(di Francesco Gallo)
"Tre stili mischiati: Buster
Keaton, una piece francese familiare dal respiro naturalista e
una commedia italiana come 'Brutti sporchi e cattivi'. Pietro
Castellitto è giovane, è vero, ma non ha fatto un film giovane".
Così Massimo Popolizio, come il più bravo dei critici, descrive
con estrema lucidità al Lido la sorprendente opera prima di
Castellitto 'figlio', 28 anni, che con I predatori ha fatto un
esordio intelligente e originale.
Presentato in concorso in Orizzonti alla 77° Mostra
Internazionale d'Arte Cinematografica di Venezia il film, in
sala dal 22 ottobre con 01, ha una morale semplice: una famiglia
nazi-fascista con tanto di negozio di armi e una borghese
radical chic, pari sono in quanto a capacità predatoria.

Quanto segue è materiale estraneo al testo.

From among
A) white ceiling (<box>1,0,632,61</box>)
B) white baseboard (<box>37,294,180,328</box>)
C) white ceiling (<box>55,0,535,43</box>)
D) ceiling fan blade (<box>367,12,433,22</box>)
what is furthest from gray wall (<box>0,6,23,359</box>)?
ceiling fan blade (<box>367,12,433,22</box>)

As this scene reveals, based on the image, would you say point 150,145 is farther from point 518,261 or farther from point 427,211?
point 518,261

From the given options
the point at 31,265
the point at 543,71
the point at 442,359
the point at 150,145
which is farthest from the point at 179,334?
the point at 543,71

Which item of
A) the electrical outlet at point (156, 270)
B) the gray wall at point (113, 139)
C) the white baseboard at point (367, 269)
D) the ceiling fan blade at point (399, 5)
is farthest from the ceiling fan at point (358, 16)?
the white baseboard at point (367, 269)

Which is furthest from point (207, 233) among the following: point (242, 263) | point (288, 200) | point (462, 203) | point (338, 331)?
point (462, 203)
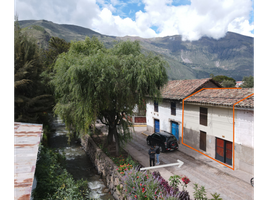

Così è almeno per i borghesi Pavone, con padre medico
(Popolizio) e autoritaria madre regista (Manuela Mandracchia) e
per i Vismara con capofamiglia (Giorgio Montanini) alle prese
con il culto del fascismo e quello delle armi. Tra tutto questo
la follia-filosofica di un ragazzo Federico (lo stesso Pietro
Castellitto) giovane assistente di filosofia, figlio dei
'politicamente corretti' Pavone, molto arrabbiato per una cosa
per lui affatto marginale: è stato lasciato fuori dal gruppo
scelto per la riesumazione del corpo di Nietzsche.
"Non è un film antifascista, ma casomai anti borghese anche
se i fascisti che faccio vedere sono molto colorati è perché lo
squadrismo cambia faccia, diventa sempre più raffinato, ma non
la sostanza. Ma una cosa è certa: a loro servono le armi per
essere predatori, ai borghesi no", spiega Castellitto.
Cosa significa essere 'figlio d'arte'? "C'è chi, a differenza
di me, frequenta i posti giusti per trovare lavoro, ma per chi
vive la mia condizione gli altri vedono solo vantaggi. Non è
così, a volte si prova vera frustrazione quando quel mondo in
cui ti affacci ti conosce già e ti giudica".